Chipmaker AMD is being sued by Quanta, the largest contract manufacturer of laptops worldwide, after the company alleges AMD sold defective chips.
Written by Zack Whittaker, Contributor

Taiwan-based Quanta Computer, the world's largest contract manufacturer of laptops, is suing chip giant AMD for breach of contract, saying the chipmaker sold defective products.

Bloomberg reports that Quanta filed suit against AMD in San Jose, California, claiming that the sold chips did not meet industry-standard heat tolerance processes.

Quanta builds laptops for Acer, Dell, HP and others, including NEC. The company builds the systems that are then rebranded and essentially made to look like another manufacturer's brand. The chips in this case were used in notebooks Quanta build for NEC, but allegedly caused the computers to fail.

AMD is the second-largest chipmaker in the world behind Intel; a $6 billion in annual revenue versus over $50 billion in annual revenue respectively.

The suit centers around the ATI RS600ME, an integrated graphics chip, according to sister site CNET. ATI was acquired by AMD in 2006.

The suit also claims breach of warranty and civil fraud.

"Quanta has suffered significant injury to prospective revenue and profits", the company said in the complaint, according to Bloomberg.

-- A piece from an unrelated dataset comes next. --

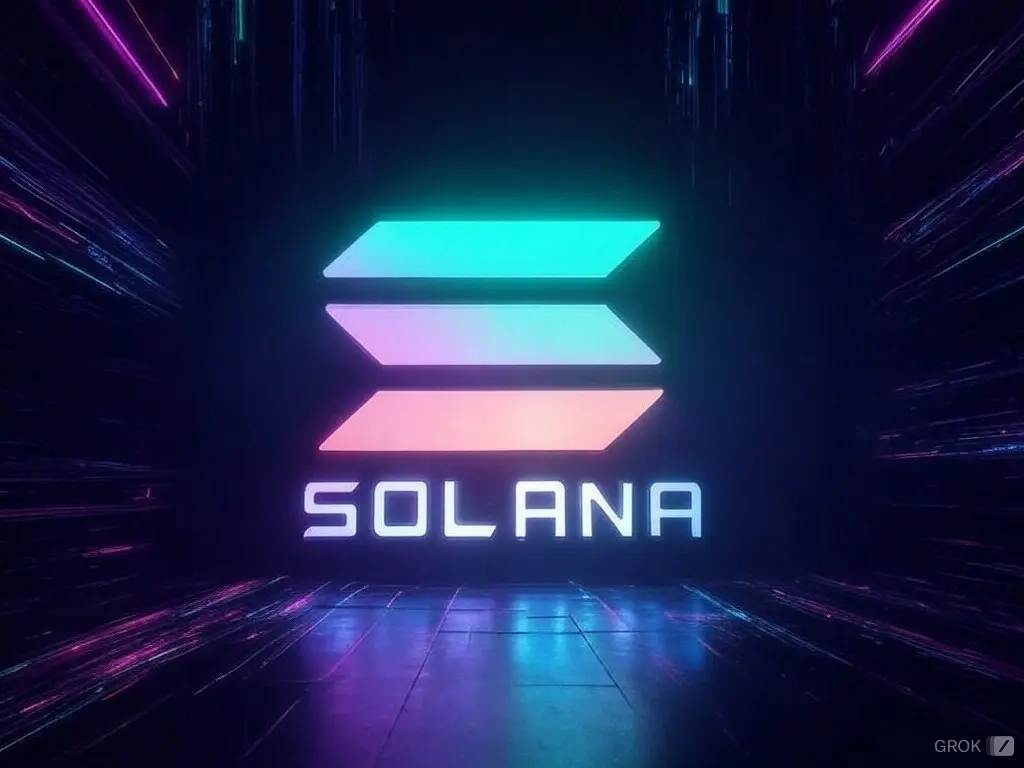 solana prijs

But AMD "disputes the allegations" and believes they are "without merit", the company said in a statement.

"AMD is aware of no other customer reports of the alleged issues with the AMD chip that Quanta used, which AMD no longer sells. In fact, Quanta has itself acknowledged to AMD that it used the identical chip in large volumes in a different computer platform that it manufactured for NEC without such issues".

Quanta seeks both damages and a jury trial in its filing.